Dole's Tough Task: Wearing Two Hats In Presidential Bid

IF a president can keep his job and run for reelection, why shouldn't a Senate majority leader be able to?

That's the response Sen. Bob Dole, the GOP presidential nominee-in-waiting, gives when asked whether he ever considered relinquishing his Senate post to run full-time for the White House. After all, he coasted through the primaries with little trouble, confounding conventional wisdom about the pitfalls of managing the Senate from the campaign trail.

Mr. Dole's campaign advisers may now wish their candidate had decided otherwise. As Congress becomes the focus in the contest between Dole and President Clinton, the difficulties of waging a Rotunda strategy - something no modern majority leader has attempted - seem as complex as balancing the federal budget.

Mired in the messy work of lawmaking, Dole is forced to cobble together cloakroom deals and bipartisan coalitions while Mr. Clinton trots in and out of Washington, cleaning rivers, conducting foreign policy, and now and then waving his veto pen.

"Most count Bob Dole as a legislative genius, a man who knows the terrain of Capitol Hill like Kit Carson knew the Rocky Mountains," says Ross Baker, a political scientist at Rutgers University in New Jersey. "That he could be at the mercy of the Democrats' filibusters is nothing short of astonishing."

Several key pieces of legislation, ranging from term limits to health care to government spending, have shown recently how both the institutions of government and increasing disunity within the GOP place Dole at a disadvantage.

The biggest obstacle between Dole and his presidential ambitions may be Congress itself.
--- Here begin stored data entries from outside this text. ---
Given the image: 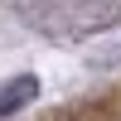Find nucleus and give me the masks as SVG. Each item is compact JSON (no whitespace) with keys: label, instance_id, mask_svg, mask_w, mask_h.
Here are the masks:
<instances>
[{"label":"nucleus","instance_id":"obj_1","mask_svg":"<svg viewBox=\"0 0 121 121\" xmlns=\"http://www.w3.org/2000/svg\"><path fill=\"white\" fill-rule=\"evenodd\" d=\"M34 34L53 44H87L121 29V0H0Z\"/></svg>","mask_w":121,"mask_h":121},{"label":"nucleus","instance_id":"obj_2","mask_svg":"<svg viewBox=\"0 0 121 121\" xmlns=\"http://www.w3.org/2000/svg\"><path fill=\"white\" fill-rule=\"evenodd\" d=\"M34 97H39V78L34 73H19L10 82H0V121L19 116L24 107H34Z\"/></svg>","mask_w":121,"mask_h":121},{"label":"nucleus","instance_id":"obj_3","mask_svg":"<svg viewBox=\"0 0 121 121\" xmlns=\"http://www.w3.org/2000/svg\"><path fill=\"white\" fill-rule=\"evenodd\" d=\"M82 63L92 68V73H116V68H121V34L112 29V34L92 39V44H87V53H82Z\"/></svg>","mask_w":121,"mask_h":121}]
</instances>
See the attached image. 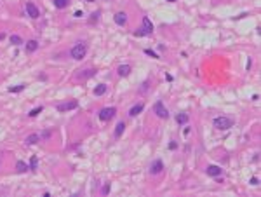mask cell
Masks as SVG:
<instances>
[{
    "label": "cell",
    "mask_w": 261,
    "mask_h": 197,
    "mask_svg": "<svg viewBox=\"0 0 261 197\" xmlns=\"http://www.w3.org/2000/svg\"><path fill=\"white\" fill-rule=\"evenodd\" d=\"M85 54H87V45H85V42H77L70 51V56L73 58V59H84Z\"/></svg>",
    "instance_id": "6da1fadb"
},
{
    "label": "cell",
    "mask_w": 261,
    "mask_h": 197,
    "mask_svg": "<svg viewBox=\"0 0 261 197\" xmlns=\"http://www.w3.org/2000/svg\"><path fill=\"white\" fill-rule=\"evenodd\" d=\"M233 126V120H232L230 117H216L214 119V127L216 129H219V131H226V129H230V127Z\"/></svg>",
    "instance_id": "7a4b0ae2"
},
{
    "label": "cell",
    "mask_w": 261,
    "mask_h": 197,
    "mask_svg": "<svg viewBox=\"0 0 261 197\" xmlns=\"http://www.w3.org/2000/svg\"><path fill=\"white\" fill-rule=\"evenodd\" d=\"M153 112H155V115L160 117V119H169V112H167V108L164 106L162 101H157L153 105Z\"/></svg>",
    "instance_id": "3957f363"
},
{
    "label": "cell",
    "mask_w": 261,
    "mask_h": 197,
    "mask_svg": "<svg viewBox=\"0 0 261 197\" xmlns=\"http://www.w3.org/2000/svg\"><path fill=\"white\" fill-rule=\"evenodd\" d=\"M79 106V103H77V100H68L65 101V103H58L56 105V110L58 112H68V110H73Z\"/></svg>",
    "instance_id": "277c9868"
},
{
    "label": "cell",
    "mask_w": 261,
    "mask_h": 197,
    "mask_svg": "<svg viewBox=\"0 0 261 197\" xmlns=\"http://www.w3.org/2000/svg\"><path fill=\"white\" fill-rule=\"evenodd\" d=\"M115 114H117V108H113V106H106V108H103L97 115H99V119H101V120H105V122H106V120H110L111 117H115Z\"/></svg>",
    "instance_id": "5b68a950"
},
{
    "label": "cell",
    "mask_w": 261,
    "mask_h": 197,
    "mask_svg": "<svg viewBox=\"0 0 261 197\" xmlns=\"http://www.w3.org/2000/svg\"><path fill=\"white\" fill-rule=\"evenodd\" d=\"M162 171H164V162L160 159H155L150 164V175H160Z\"/></svg>",
    "instance_id": "8992f818"
},
{
    "label": "cell",
    "mask_w": 261,
    "mask_h": 197,
    "mask_svg": "<svg viewBox=\"0 0 261 197\" xmlns=\"http://www.w3.org/2000/svg\"><path fill=\"white\" fill-rule=\"evenodd\" d=\"M26 12H28V16H30V18H33V19H37V18L40 16L38 7H37L33 2H28V4H26Z\"/></svg>",
    "instance_id": "52a82bcc"
},
{
    "label": "cell",
    "mask_w": 261,
    "mask_h": 197,
    "mask_svg": "<svg viewBox=\"0 0 261 197\" xmlns=\"http://www.w3.org/2000/svg\"><path fill=\"white\" fill-rule=\"evenodd\" d=\"M143 30H145L146 35H148V33H153V25H151L148 16H143Z\"/></svg>",
    "instance_id": "ba28073f"
},
{
    "label": "cell",
    "mask_w": 261,
    "mask_h": 197,
    "mask_svg": "<svg viewBox=\"0 0 261 197\" xmlns=\"http://www.w3.org/2000/svg\"><path fill=\"white\" fill-rule=\"evenodd\" d=\"M205 173H207L209 176H214V178H216V176L221 175V167H219V166H207Z\"/></svg>",
    "instance_id": "9c48e42d"
},
{
    "label": "cell",
    "mask_w": 261,
    "mask_h": 197,
    "mask_svg": "<svg viewBox=\"0 0 261 197\" xmlns=\"http://www.w3.org/2000/svg\"><path fill=\"white\" fill-rule=\"evenodd\" d=\"M115 23L119 26H125V23H127V16L125 12H117L115 14Z\"/></svg>",
    "instance_id": "30bf717a"
},
{
    "label": "cell",
    "mask_w": 261,
    "mask_h": 197,
    "mask_svg": "<svg viewBox=\"0 0 261 197\" xmlns=\"http://www.w3.org/2000/svg\"><path fill=\"white\" fill-rule=\"evenodd\" d=\"M143 108H145V105H143V103H137V105H134L133 108L129 110V115H131V117H136V115H139L143 112Z\"/></svg>",
    "instance_id": "8fae6325"
},
{
    "label": "cell",
    "mask_w": 261,
    "mask_h": 197,
    "mask_svg": "<svg viewBox=\"0 0 261 197\" xmlns=\"http://www.w3.org/2000/svg\"><path fill=\"white\" fill-rule=\"evenodd\" d=\"M38 49V42L37 40H28L26 42V53H35Z\"/></svg>",
    "instance_id": "7c38bea8"
},
{
    "label": "cell",
    "mask_w": 261,
    "mask_h": 197,
    "mask_svg": "<svg viewBox=\"0 0 261 197\" xmlns=\"http://www.w3.org/2000/svg\"><path fill=\"white\" fill-rule=\"evenodd\" d=\"M117 72H119L120 77H127V75L131 73V66H129V65H120Z\"/></svg>",
    "instance_id": "4fadbf2b"
},
{
    "label": "cell",
    "mask_w": 261,
    "mask_h": 197,
    "mask_svg": "<svg viewBox=\"0 0 261 197\" xmlns=\"http://www.w3.org/2000/svg\"><path fill=\"white\" fill-rule=\"evenodd\" d=\"M38 141H40V136L38 134H30L26 140H25V143H26V145H35V143H38Z\"/></svg>",
    "instance_id": "5bb4252c"
},
{
    "label": "cell",
    "mask_w": 261,
    "mask_h": 197,
    "mask_svg": "<svg viewBox=\"0 0 261 197\" xmlns=\"http://www.w3.org/2000/svg\"><path fill=\"white\" fill-rule=\"evenodd\" d=\"M105 92H106V84H99L97 87H94V94L96 96H103Z\"/></svg>",
    "instance_id": "9a60e30c"
},
{
    "label": "cell",
    "mask_w": 261,
    "mask_h": 197,
    "mask_svg": "<svg viewBox=\"0 0 261 197\" xmlns=\"http://www.w3.org/2000/svg\"><path fill=\"white\" fill-rule=\"evenodd\" d=\"M124 129H125V124H124V122H119V124H117V127H115V138H120V136H122V133H124Z\"/></svg>",
    "instance_id": "2e32d148"
},
{
    "label": "cell",
    "mask_w": 261,
    "mask_h": 197,
    "mask_svg": "<svg viewBox=\"0 0 261 197\" xmlns=\"http://www.w3.org/2000/svg\"><path fill=\"white\" fill-rule=\"evenodd\" d=\"M16 169H18V173H26L30 167H28L23 161H18V164H16Z\"/></svg>",
    "instance_id": "e0dca14e"
},
{
    "label": "cell",
    "mask_w": 261,
    "mask_h": 197,
    "mask_svg": "<svg viewBox=\"0 0 261 197\" xmlns=\"http://www.w3.org/2000/svg\"><path fill=\"white\" fill-rule=\"evenodd\" d=\"M176 122L178 124H186L188 122V115L186 114H178L176 115Z\"/></svg>",
    "instance_id": "ac0fdd59"
},
{
    "label": "cell",
    "mask_w": 261,
    "mask_h": 197,
    "mask_svg": "<svg viewBox=\"0 0 261 197\" xmlns=\"http://www.w3.org/2000/svg\"><path fill=\"white\" fill-rule=\"evenodd\" d=\"M68 4H70V0H54V5H56L58 9H65Z\"/></svg>",
    "instance_id": "d6986e66"
},
{
    "label": "cell",
    "mask_w": 261,
    "mask_h": 197,
    "mask_svg": "<svg viewBox=\"0 0 261 197\" xmlns=\"http://www.w3.org/2000/svg\"><path fill=\"white\" fill-rule=\"evenodd\" d=\"M42 110H44V106L40 105V106H37V108H33V110H31V112H30L28 115H30V117H37V115H38L40 112H42Z\"/></svg>",
    "instance_id": "ffe728a7"
},
{
    "label": "cell",
    "mask_w": 261,
    "mask_h": 197,
    "mask_svg": "<svg viewBox=\"0 0 261 197\" xmlns=\"http://www.w3.org/2000/svg\"><path fill=\"white\" fill-rule=\"evenodd\" d=\"M11 42H12L14 45L23 44V40H21V37H19V35H11Z\"/></svg>",
    "instance_id": "44dd1931"
},
{
    "label": "cell",
    "mask_w": 261,
    "mask_h": 197,
    "mask_svg": "<svg viewBox=\"0 0 261 197\" xmlns=\"http://www.w3.org/2000/svg\"><path fill=\"white\" fill-rule=\"evenodd\" d=\"M30 169H31V171H37V157H31V161H30Z\"/></svg>",
    "instance_id": "7402d4cb"
},
{
    "label": "cell",
    "mask_w": 261,
    "mask_h": 197,
    "mask_svg": "<svg viewBox=\"0 0 261 197\" xmlns=\"http://www.w3.org/2000/svg\"><path fill=\"white\" fill-rule=\"evenodd\" d=\"M25 89V84H21V86H18V87H9V91L11 92H19V91H23Z\"/></svg>",
    "instance_id": "603a6c76"
},
{
    "label": "cell",
    "mask_w": 261,
    "mask_h": 197,
    "mask_svg": "<svg viewBox=\"0 0 261 197\" xmlns=\"http://www.w3.org/2000/svg\"><path fill=\"white\" fill-rule=\"evenodd\" d=\"M145 53H146V54H148V56H153V58H155V59H159V58H160V56H159V54H157V53H153V51H151V49H146Z\"/></svg>",
    "instance_id": "cb8c5ba5"
},
{
    "label": "cell",
    "mask_w": 261,
    "mask_h": 197,
    "mask_svg": "<svg viewBox=\"0 0 261 197\" xmlns=\"http://www.w3.org/2000/svg\"><path fill=\"white\" fill-rule=\"evenodd\" d=\"M143 35H146V33H145V30H143V28H137V30L134 31V37H143Z\"/></svg>",
    "instance_id": "d4e9b609"
},
{
    "label": "cell",
    "mask_w": 261,
    "mask_h": 197,
    "mask_svg": "<svg viewBox=\"0 0 261 197\" xmlns=\"http://www.w3.org/2000/svg\"><path fill=\"white\" fill-rule=\"evenodd\" d=\"M97 18H99V12H92V16H91V23H94Z\"/></svg>",
    "instance_id": "484cf974"
},
{
    "label": "cell",
    "mask_w": 261,
    "mask_h": 197,
    "mask_svg": "<svg viewBox=\"0 0 261 197\" xmlns=\"http://www.w3.org/2000/svg\"><path fill=\"white\" fill-rule=\"evenodd\" d=\"M108 192H110V183H106V185H105V187H103V194H105V195H106Z\"/></svg>",
    "instance_id": "4316f807"
},
{
    "label": "cell",
    "mask_w": 261,
    "mask_h": 197,
    "mask_svg": "<svg viewBox=\"0 0 261 197\" xmlns=\"http://www.w3.org/2000/svg\"><path fill=\"white\" fill-rule=\"evenodd\" d=\"M49 136H51V131H45V133H42V136H40V138H42V140H47Z\"/></svg>",
    "instance_id": "83f0119b"
},
{
    "label": "cell",
    "mask_w": 261,
    "mask_h": 197,
    "mask_svg": "<svg viewBox=\"0 0 261 197\" xmlns=\"http://www.w3.org/2000/svg\"><path fill=\"white\" fill-rule=\"evenodd\" d=\"M249 183H251V185H258V183H259V180H258V178H251V180H249Z\"/></svg>",
    "instance_id": "f1b7e54d"
},
{
    "label": "cell",
    "mask_w": 261,
    "mask_h": 197,
    "mask_svg": "<svg viewBox=\"0 0 261 197\" xmlns=\"http://www.w3.org/2000/svg\"><path fill=\"white\" fill-rule=\"evenodd\" d=\"M169 147H171V150H176V148H178V143H176V141H173Z\"/></svg>",
    "instance_id": "f546056e"
},
{
    "label": "cell",
    "mask_w": 261,
    "mask_h": 197,
    "mask_svg": "<svg viewBox=\"0 0 261 197\" xmlns=\"http://www.w3.org/2000/svg\"><path fill=\"white\" fill-rule=\"evenodd\" d=\"M87 2H94V0H87Z\"/></svg>",
    "instance_id": "4dcf8cb0"
},
{
    "label": "cell",
    "mask_w": 261,
    "mask_h": 197,
    "mask_svg": "<svg viewBox=\"0 0 261 197\" xmlns=\"http://www.w3.org/2000/svg\"><path fill=\"white\" fill-rule=\"evenodd\" d=\"M169 2H174V0H169Z\"/></svg>",
    "instance_id": "1f68e13d"
}]
</instances>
It may seem an unfair equation. The best Dole can do, as he tries to build a legislative record to run on, is share credit with the White House when things get done. For things not done, he is first in line for blame, and there are pitfalls on both sides of the Rotunda.

Consider the Senate. Though he controls its ebb and flow, Dole is vulnerable to its devices. On Tuesday, he tried to bring term limits, a key provision of the House GOP's Contract With America, to a floor vote. Dole, a senator for 36 years, has never shown more than tepid support for the idea. It remains popular among many voters, however, including supporters of Ross Perot.

The vote itself would have been a political gesture with little consequence. The House already defeated the provision last year. But Dole figured that the vote would allow the public to record where individual senators stood on the issue, and his effort to bring it to the floor would curry favor among voters. The bill's demise, however, illustrates Dole tough position: Will the public blame Democrats for blocking the vote by filibuster, or Dole for not providing enough leadership to break the opposition?

Two other bills illustrate the same problem. Last week, Dole suffered embarrassment when he attempt to attach a major GOP initiative to a bipartisan health-care bill and was defeated. The Senate rejected Dole's amendment creating medical savings accounts, an alternative to Medicare, to a bill making health insurance portable when workers change jobs.

Now the Senate majority leader faces similar resistance in attaching another GOP jewel to the Democrats' bill raising the minimum wage. Dole resisted the wage bill for weeks, but has backed down in the face of its wide popularity. He has vowed, however, to include an amendment creating a $500-per-child tax credit. It's a risky move. Democrats know how much Republicans desire that provision, and how much it could embarrass Dole if they keep him from passing it.

"Dole now operates in more than the usual fishbowl," says Stephen Wayne, a political scientist at Georgetown University. "Normally, when a majority leader attaches a provision to a bill and it fails, it's a little item inside a newspaper. Now that failure competes for headlines with the bill itself."

The House, meanwhile, presents new problems for Dole. As the top party figure on the Hill, he is more affected by what the House does, even though he has no direct control over it. This may become apparent as a House committee holds hearings on the constitutionality of Roe v. Wade, the landmark Supreme Court decision making abortion legal. Dole wants to avoid a clash over the issue in the election - especially since he runs far behind Clinton among women. At the very least, the House hearings keep the issue viable.

Another obstacle is party unity. Following the advice of his mentor, Richard Nixon, Dole dashed to the right during the primaries to capture the nomination and is now moving back toward the center for the general election. That's a direction the Republican rank and file may not follow. Many GOP members, especially those elected in more recent years, are ardent conservatives. The closer election draws, the more likely it becomes that those members will tend their roots.

Or, as some Republicans have shown, they may pull Dole further toward the middle than he was willing to go.